Só foi possível o lançamento de novo concurso público (já em Agosto de 2017) com a assunção por parte da Câmara Municipal, em Julho de 2017, de um apoio suplementar de 70.000,00 euros, acrescendo ao do pagamento da comparticipação própria (15% – cerca de 60.000,00 euros), isenção de taxas no processo de licenciamento e disponibilização de apoio técnico (fiscalização e coordenação de segurança) que, em reunião de Câmara de Janeiro de 2017, já tinha decidido.

Neste segundo concurso (em que o preço-base estabelecido foi de 460.000,00 euros), foram aceites cinco propostas em condições regulamentares, tendo apresentado  o preço mais baixo (critério único do concurso público), 443.412,10 € (acrescido de IVA – 26.604,73€), a empresa construtora com a qual foi agora assinado o auto de consignação, depois do contrato de empreitada (prevendo um prazo de execução de nove meses, em Janeiro de 2018.

Neste (longo) processo, importa destacar alguns aspectos:

– O facto de se deverem entender estas obras não exactamente como ampliação e remodelação do “quartel” mas, mais exactamente, como ampliação e remodelação do edifício do quartel . Isto, no sentido de que, verdadeiramente, só se pode entender a estrutura como quartel se o edifício for específica e devidamente equipado como tal, sendo certo que, do equipamento existente (instalações sanitárias, mobiliário, etc,), praticamente nada é reaproveitável.
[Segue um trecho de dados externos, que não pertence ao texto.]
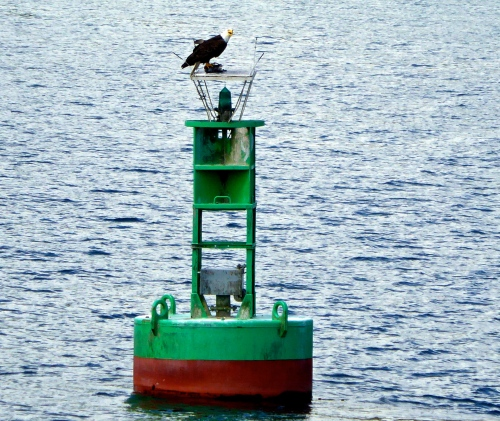 Eagle on navigation buoy in harbour ©  JT  of  jtdytravels; P1130780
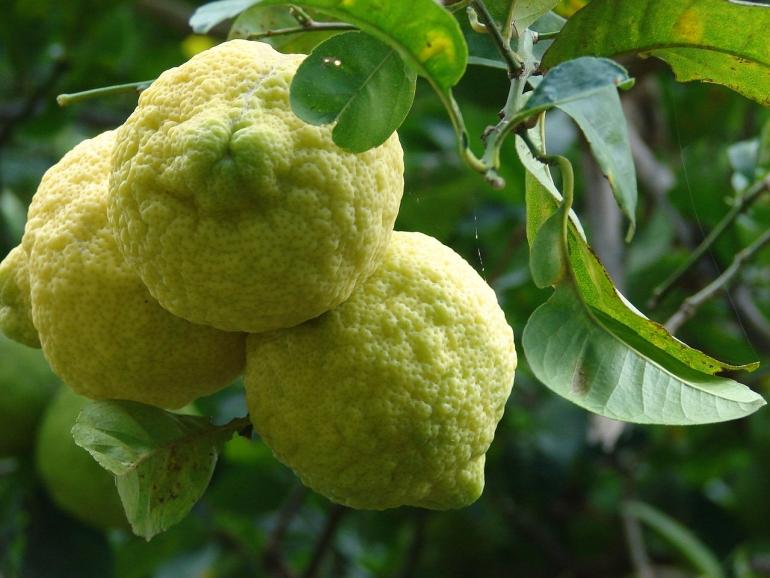 Лимонное дерево (Citrus limon) Дженоа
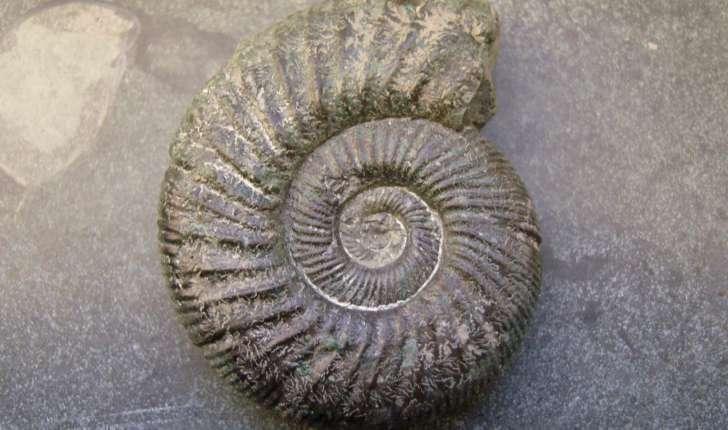 Ammonoidea (Zittel, 1884)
– O apoio da Câmara Municipal de S. Pedro do Sul, absolutamente decisivo, compreendendo o interesse da obra para a melhoria da estrutura de Protecção Civil de que é especialmente responsável no concelho e o erro de gestão que seria o desperdiçar-se um apoio financeiro comunitário;

– O apoio de um vizinho do quartel (professor Doutor João Ferreira de Almeida), com a doação de uma porção de terreno contígua com 210 metros quadrados quadrados, permitindo o alargamento do parque auto;

– O apoio dos proprietários de terrenos e edifícios que permitiram, gratuitamente, a instalação provisória das viaturas e bombeiros durante a execução das obras, mantendo a operacionalidade do Corpo de Bombeiros;

– O apoio da comunidade, das pessoas individualmente consideradas, na generosidade demonstrada nos peditórios já promovidos (apesar de tentar evitá-los) pela AHBVSCT;

– O esforço da AHBVSCT, num quadro de muitas outras dificuldades. Quer o financeiro (de que se destacam os cerca de 50.000,00 euros em consultoria e alterações de projectos só exiguamente comparticipados), quer o administrativo (dos órgãos sociais e comando do CB), quer o social, das bombeiras e bombeiros (em actividades de tentativa de captação de fundos).

Não obstante reconhecendo a extensão deste texto, julgou-se dever aproveitar a disponibilidade editorial da GAZETA DA BEIRA para, sobre este prolongado e desgastante processo, dar à comunidade, instituições e entidades mais directamente envolvidas a informação tão objectiva e precisa quanto possível que se lhes considera devida.